What the task asks => Edit the lines below so that every instance of "treeline" reads "tree line", and leave everything else unchanged.

Start

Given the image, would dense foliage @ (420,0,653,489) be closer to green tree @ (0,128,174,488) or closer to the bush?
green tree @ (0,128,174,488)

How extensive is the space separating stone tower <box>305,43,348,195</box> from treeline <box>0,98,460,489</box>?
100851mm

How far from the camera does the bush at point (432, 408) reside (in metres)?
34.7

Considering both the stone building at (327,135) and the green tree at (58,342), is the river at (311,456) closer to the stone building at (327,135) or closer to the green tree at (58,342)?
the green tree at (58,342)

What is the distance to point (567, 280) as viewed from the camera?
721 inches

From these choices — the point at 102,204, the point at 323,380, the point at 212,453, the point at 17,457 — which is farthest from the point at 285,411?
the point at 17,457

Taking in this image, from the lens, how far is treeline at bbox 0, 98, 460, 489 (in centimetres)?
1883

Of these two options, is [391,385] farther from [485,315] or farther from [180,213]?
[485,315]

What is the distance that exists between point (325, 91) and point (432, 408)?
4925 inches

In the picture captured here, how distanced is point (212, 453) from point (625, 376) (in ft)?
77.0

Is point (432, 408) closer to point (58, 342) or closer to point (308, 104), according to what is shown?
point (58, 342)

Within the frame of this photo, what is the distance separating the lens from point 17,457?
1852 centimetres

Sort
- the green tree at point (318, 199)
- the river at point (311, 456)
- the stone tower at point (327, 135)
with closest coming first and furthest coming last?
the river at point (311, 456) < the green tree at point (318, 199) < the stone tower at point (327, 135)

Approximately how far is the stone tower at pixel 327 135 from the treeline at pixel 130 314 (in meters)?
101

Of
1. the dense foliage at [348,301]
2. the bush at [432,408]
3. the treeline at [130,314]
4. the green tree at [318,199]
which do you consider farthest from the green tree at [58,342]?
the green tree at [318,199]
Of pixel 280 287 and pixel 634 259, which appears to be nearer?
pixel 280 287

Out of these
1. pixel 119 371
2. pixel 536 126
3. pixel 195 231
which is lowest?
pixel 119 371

End

Result of this exercise =>
Given the image, would dense foliage @ (420,0,653,489) be closer to green tree @ (0,128,174,488) or closer to the bush?
green tree @ (0,128,174,488)

How extensive is the space separating stone tower <box>305,43,348,195</box> from tree line <box>0,98,460,489</box>?
100851mm

How far from the camera does the bush at point (432, 408) reside (in metres)?
34.7

Considering both the stone building at (327,135) and the green tree at (58,342), is the river at (311,456) closer to the stone building at (327,135) or closer to the green tree at (58,342)?
the green tree at (58,342)

What is the distance to point (567, 280) as viewed from the camera?
721 inches

From these choices — the point at 102,204, the point at 323,380, the point at 212,453, the point at 17,457 — which is farthest from the point at 285,411?
the point at 17,457

Taking in this image, from the lens, how far is tree line at bbox 0, 98, 460, 489 (in centimetres)?
1883

Of these two options, is [391,385] farther from [485,315] or farther from [180,213]?
[485,315]

What is the distance that exists between point (325, 91) and point (432, 408)?
4925 inches

In the picture captured here, how distanced is point (212, 453) from point (625, 376) (in ft)?
77.0

Is point (432, 408) closer to point (58, 342) or closer to point (308, 104), according to what is shown?
point (58, 342)

Within the frame of this photo, what is the distance separating the lens from point 17,457?
1852 centimetres

Sort
- the green tree at point (318, 199)
- the river at point (311, 456)
- the stone tower at point (327, 135)
with closest coming first and furthest coming last?
the river at point (311, 456) < the green tree at point (318, 199) < the stone tower at point (327, 135)

Approximately how far is the stone tower at pixel 327 135 from the tree line at pixel 130 314 (in meters)?
101

Of
1. the dense foliage at [348,301]
2. the bush at [432,408]
3. the tree line at [130,314]
4. the green tree at [318,199]
which do you consider farthest from the green tree at [58,342]?
the green tree at [318,199]
Of pixel 280 287 and pixel 634 259, which appears to be nearer?
pixel 280 287

Out of these
1. pixel 119 371
2. pixel 536 126
3. pixel 195 231
which is lowest?
pixel 119 371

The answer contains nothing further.